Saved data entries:
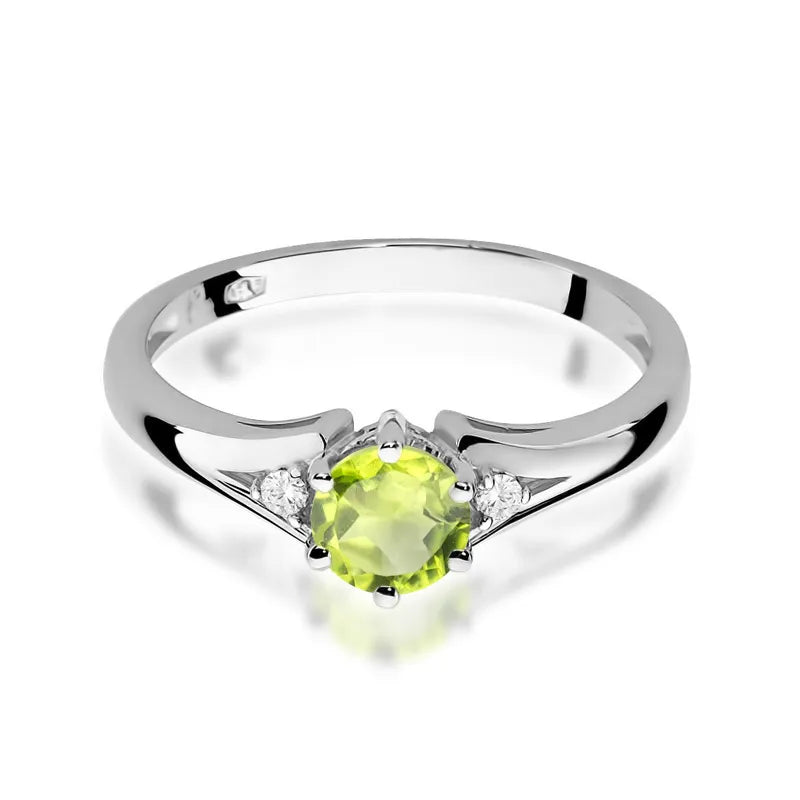 prsten-ze-zlata-s-0-60ct-olivínem-a-diamanty-w0076-peg-01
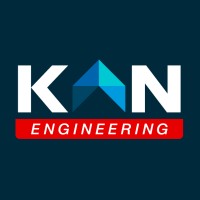KAN Engineering at MOVE 2026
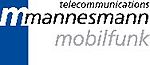 Logo Mannesmann mobilfunk.jpg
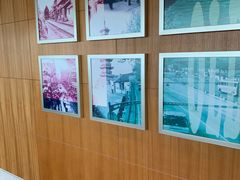 -上海雅居乐万豪侯爵酒店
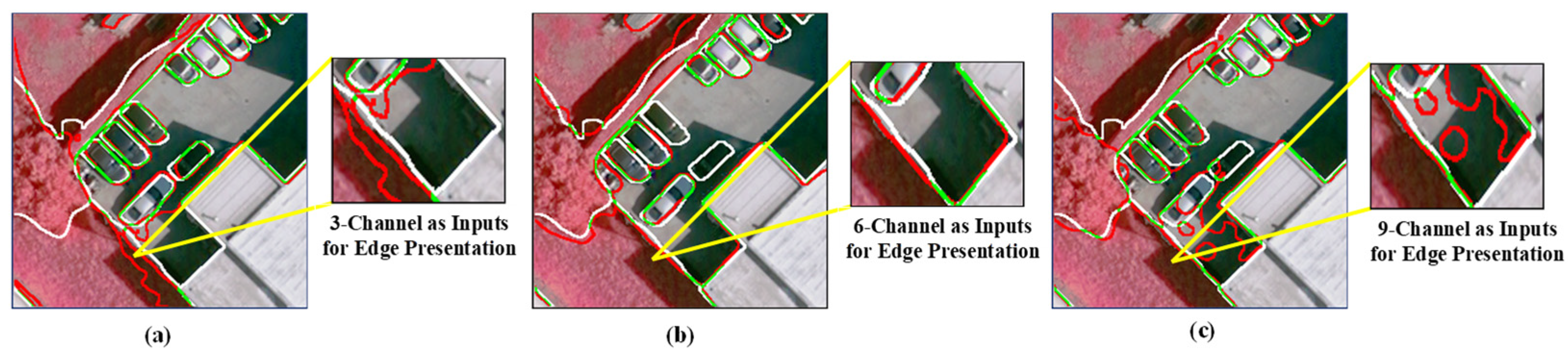 Remotesensing 15 05148 g001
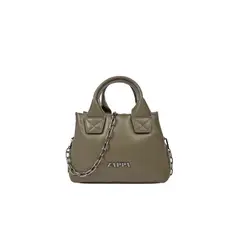 ZAPPA - Cartera Bandolera ZC16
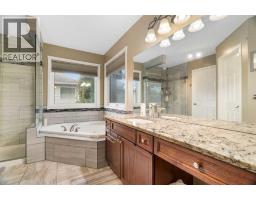 137 Gleneagles View, Cochrane, AB T4C1W1 Photo 25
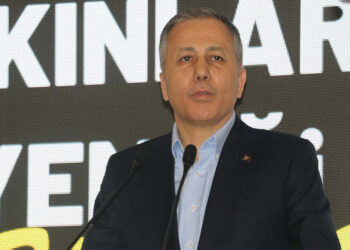 Ülkemize uzanmaya kalkan elleri kırmaya devam ediyoruz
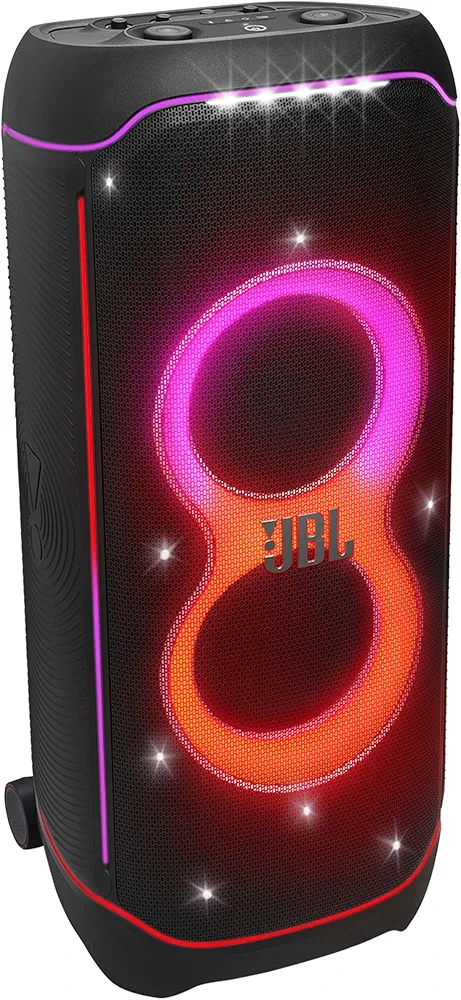 Rental Speaker between individuals (85)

* Request:
Repeat every caption from the data above word for word, leaving out the pictures.

* Completed exercise:
 prsten-ze-zlata-s-0-60ct-olivínem-a-diamanty-w0076-peg-01
KAN Engineering at MOVE 2026
 Logo Mannesmann mobilfunk.jpg
 -上海雅居乐万豪侯爵酒店
 Remotesensing 15 05148 g001
 ZAPPA - Cartera Bandolera ZC16
 137 Gleneagles View, Cochrane, AB T4C1W1 Photo 25
 Ülkemize uzanmaya kalkan elleri kırmaya devam ediyoruz
 Rental Speaker between individuals (85)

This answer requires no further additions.